Two groups of students were given an identical text to read, the only difference being that one group read the text on a computer screen. The results – anecdotal as they were – showed that those who read online remembered far less than their book-bound counterparts.
Of course, the written word is a fundamental cornerstone of the PR and communications industry. Arguably, it always will be.
In the last decade however, content has become increasingly diversified. From videos and webinars to infographics and presentations, the PR industry has more tools at its disposal now than ever before. How this new wave of content can be used to its optimal potential is cause for much industry debate.

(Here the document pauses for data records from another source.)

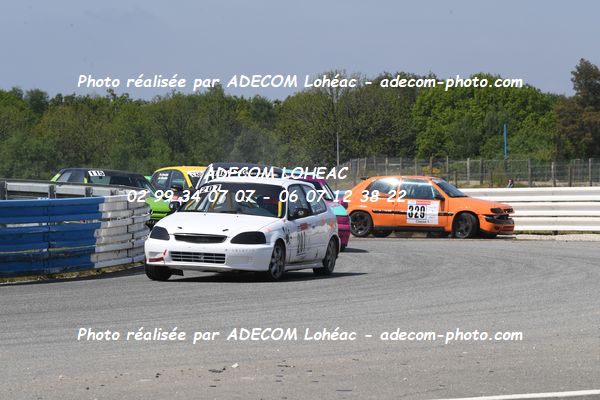 http://v2.adecom-photo.com/images//3.FOL'CAR/2023/FOL_CAR_MAYENNE_2023/LEROUX_Yoann/30A_0668.JPG
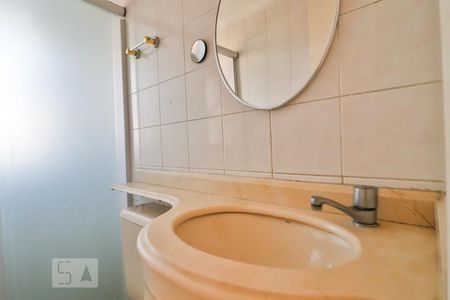 Banheiro de apartamento para alugar com 1 quarto, 36m² em Bela Vista, São Paulo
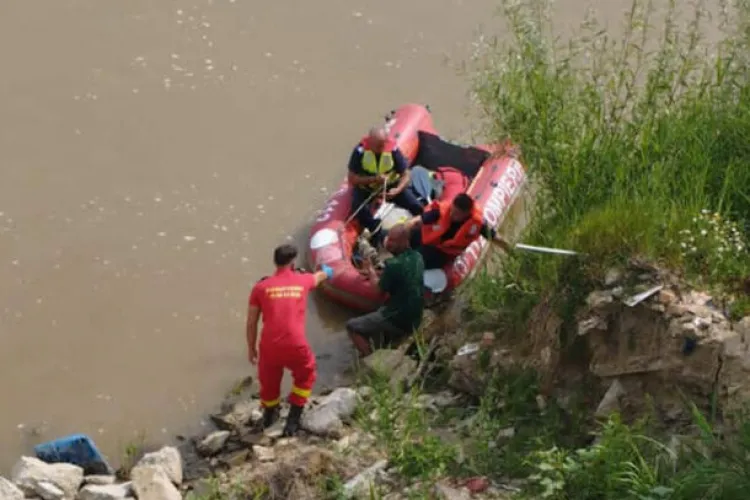 Bărbat căzut în Someș. Pompierii clujeni au încetat căutările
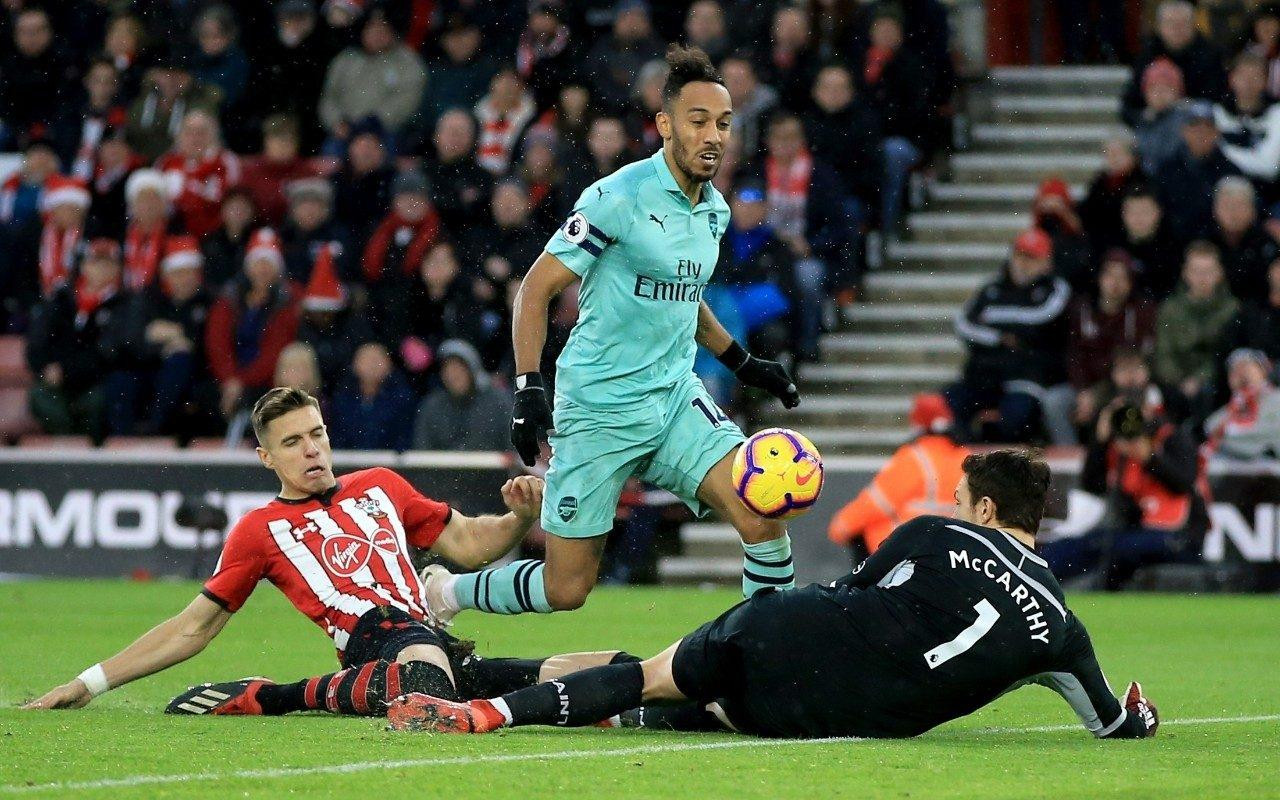 Southampton luôn phải nằm "chiếu dưới" mỗi khi gặp Arsenal Southampton luôn phải nằm "chiếu dưới" mỗi khi gặp Arsenal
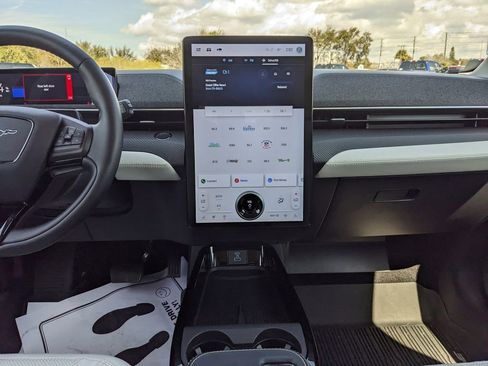 Used 2024 Ford Mustang Mach-E Premium image 19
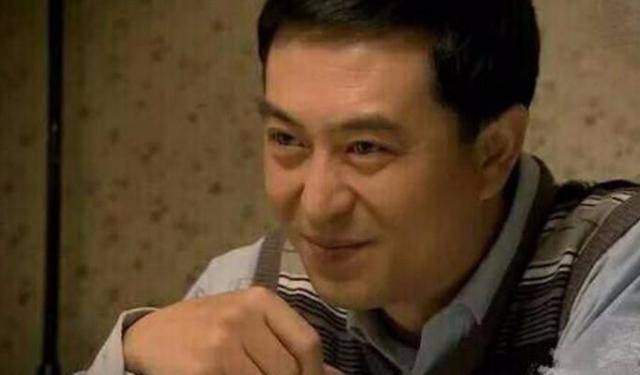 中年男星什么样?飞机上偶遇张嘉译,头发花白胡子没刮略显疲惫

But while a picture may paint a thousand words, the actual message is often clearer in print. This is of particular relevance in the financial services industry, where the messages we’re communicating comprise complex concepts that must be disseminated to an (albeit highly-sophisticated) audience.

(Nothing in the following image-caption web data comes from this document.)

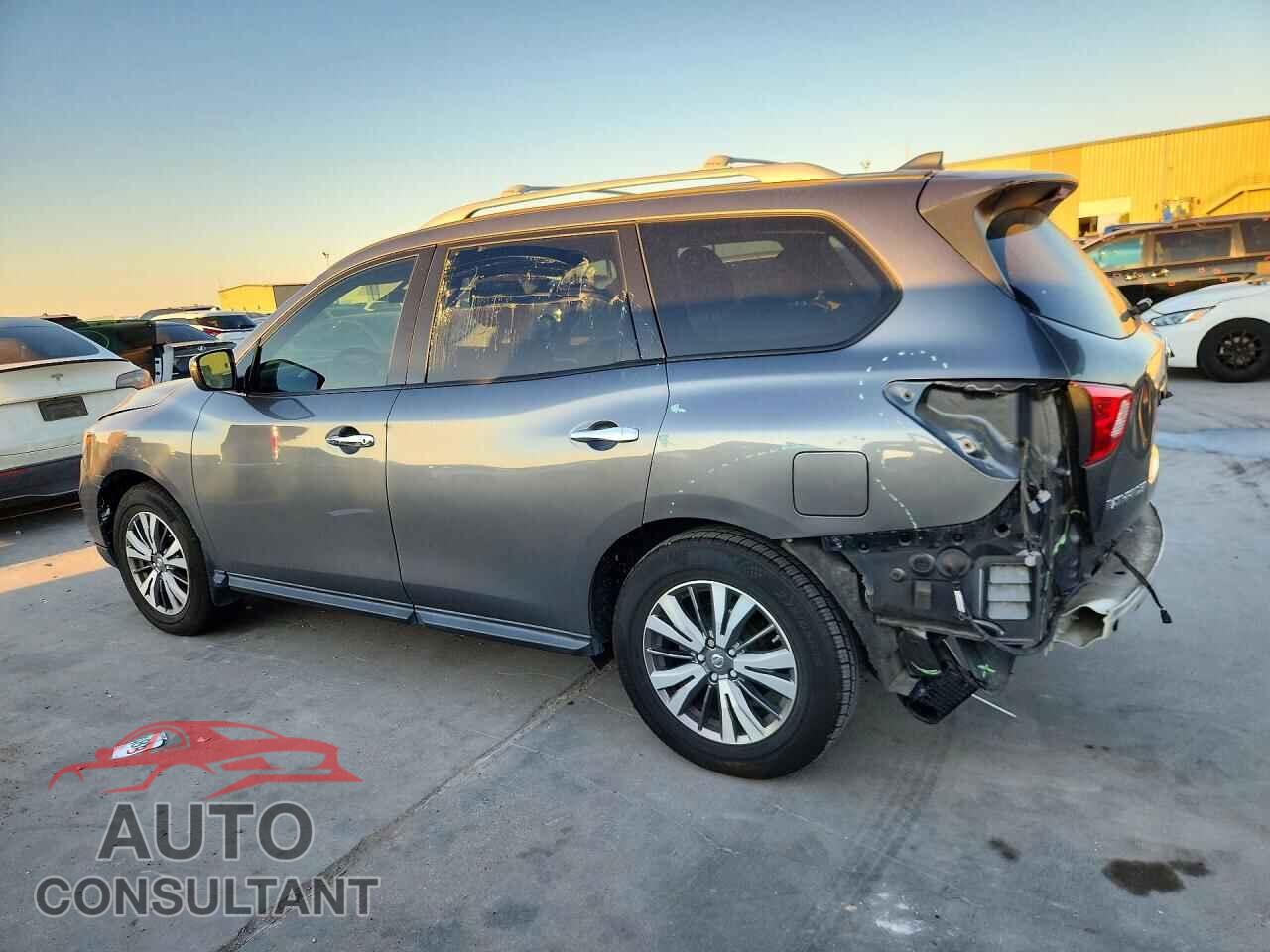 NISSAN PATHFINDER 2019 - 5N1DR2MN1KC598444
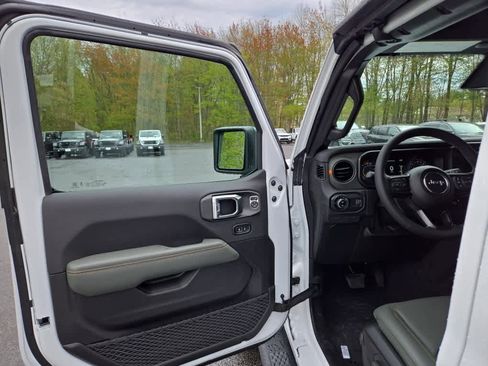 New 2026 Jeep Gladiator Mojave AWD/4WD image 11
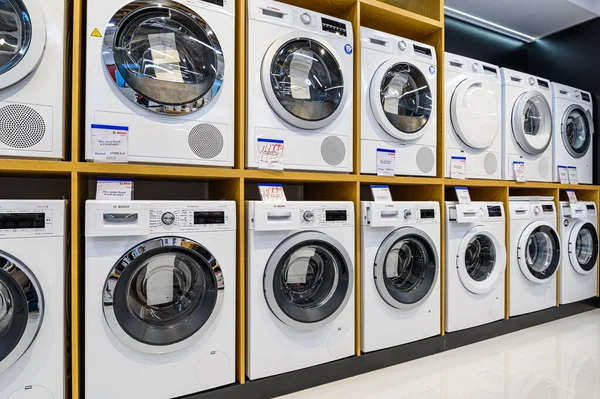 Premium ev aletleri mağazasının içi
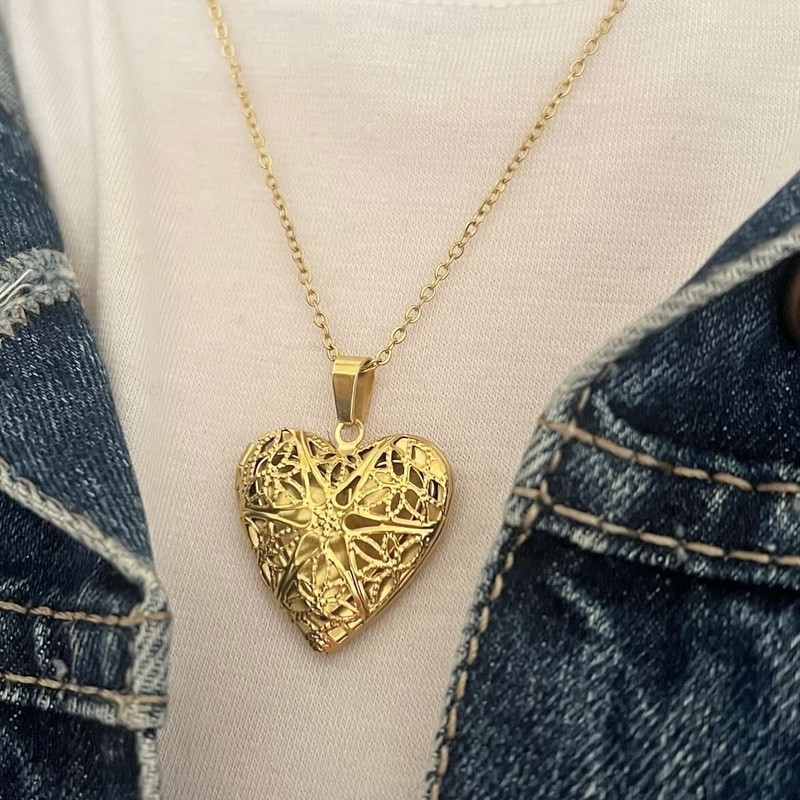 گردنبند زنانه مدل لاکت قلب 493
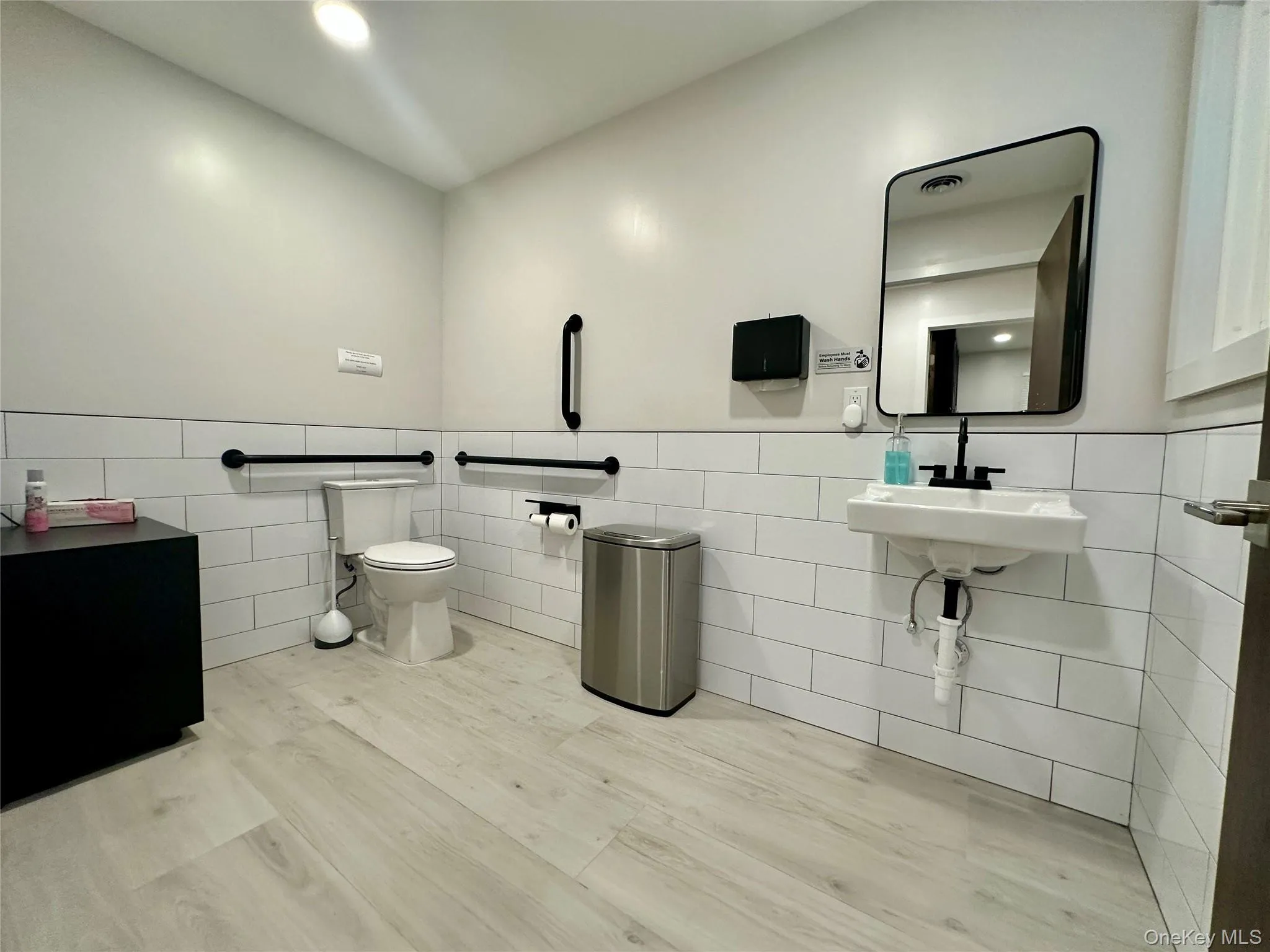 ADA Compliant Bathroom ADA Compliant Bathroom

Written content – at least in the financial world – isn’t going anywhere. Yet the radical changes in its form are changing the ways in which writers work.

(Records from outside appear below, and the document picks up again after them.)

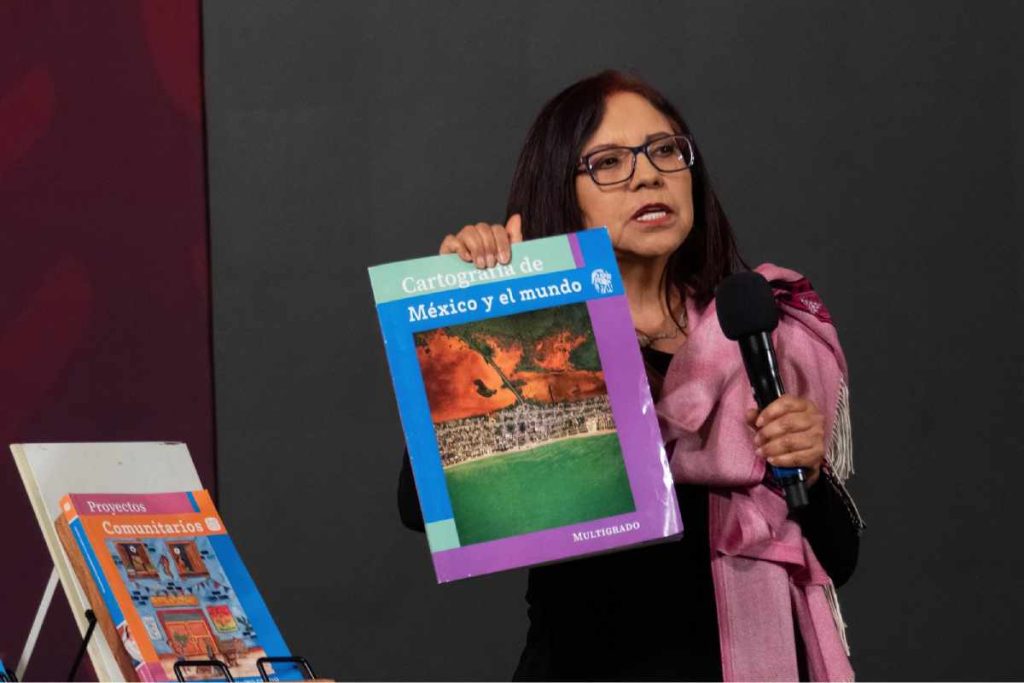 ahorra dinero con libros de texto gratuitos para preparatoria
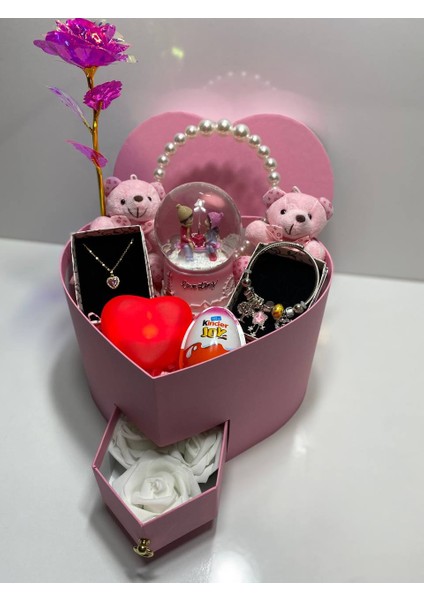 Pembe Kalpli Romantik Hediye Kutusu Sonsuzluk Gülü Işıklı Kar Küresi Peluş Ayıcık Çelik Takılar fırsatları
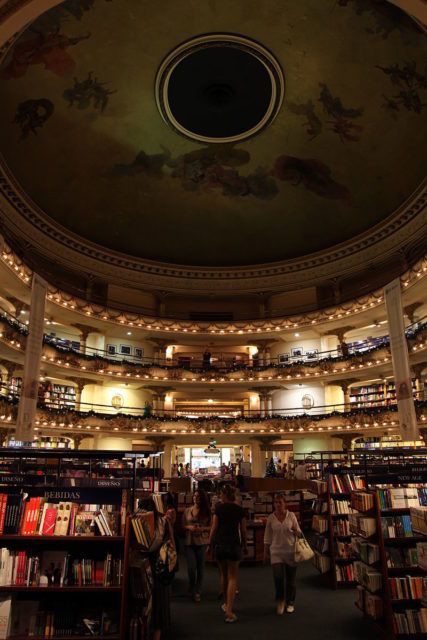 El Ateneto Gran Splendid. A theatre converted into a bookshop. Buenos Aires, Argentina.Source Ateneo Grand Splendid, Beautiful Bookstores, Old Theatre, El Ateneo, Book Stores, Public Spaces, Stage Design, Travel Goals, Public Space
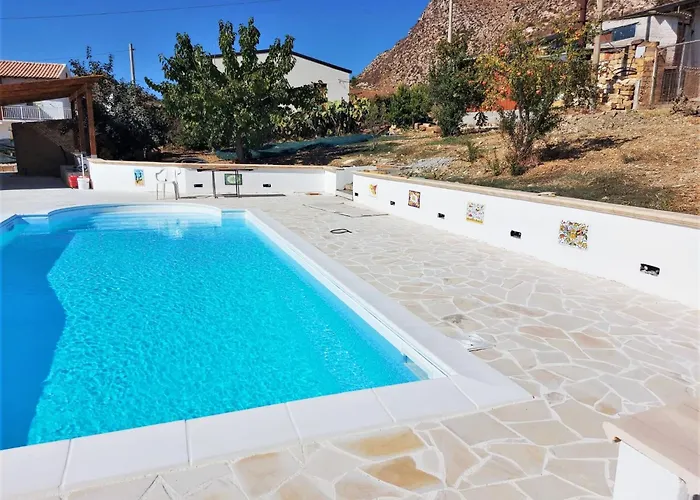 Ravishing In With Private Swimming Pool Вилла Реальмонте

Think back to the turn of the century. Older heads can still remember when press packs were distributed by post and coverage was tracked by going out and buying the newspaper with your fingers crossed. Fast forward to today and those practices are almost impossible to relate to – the world of PR is moving much, much faster.
This speed is accompanied by increased volume. The amount of material distributed and the number of outlets through which that distribution takes place has risen – and continues to rise – at an astronomical rate. The advent of Twitter is a case in point, as is the development of speed-reading technologies such as Spritz. With the increased speed and volume, the nature of written content has also changed dramatically. Tweeting forces the user into unbending, 140-character concision, while Spritz, which prioritises efficiency over all else, could reduce reading to a rapid download of information – and as such make writers forget their stylistic verve.
The experiment outlined in The New Yorker shows that how we read – and the way in which we digest what we read – changes dramatically from print to online.
As the divide between book and screen is examined more closely, certain trends will emerge – trends that PR can use to get its message across more effectively. Eventually, it will come down – in part – to science. We’ll know what size print to use, which font is the most appealing statistically, and how long lines should be to keep the reader reading.
But – and writers can breathe a sigh of relief – the development won’t all be scientific. What will matter in equal measure, as indeed it matters today, are the ideas behind the words and the skill with which they’re harnessed. As more media channels emerge, so the volume of written content will increase. Part of the writer’s – and the PR team’s – skill is getting their content to stand out. And it’s only going to get more difficult.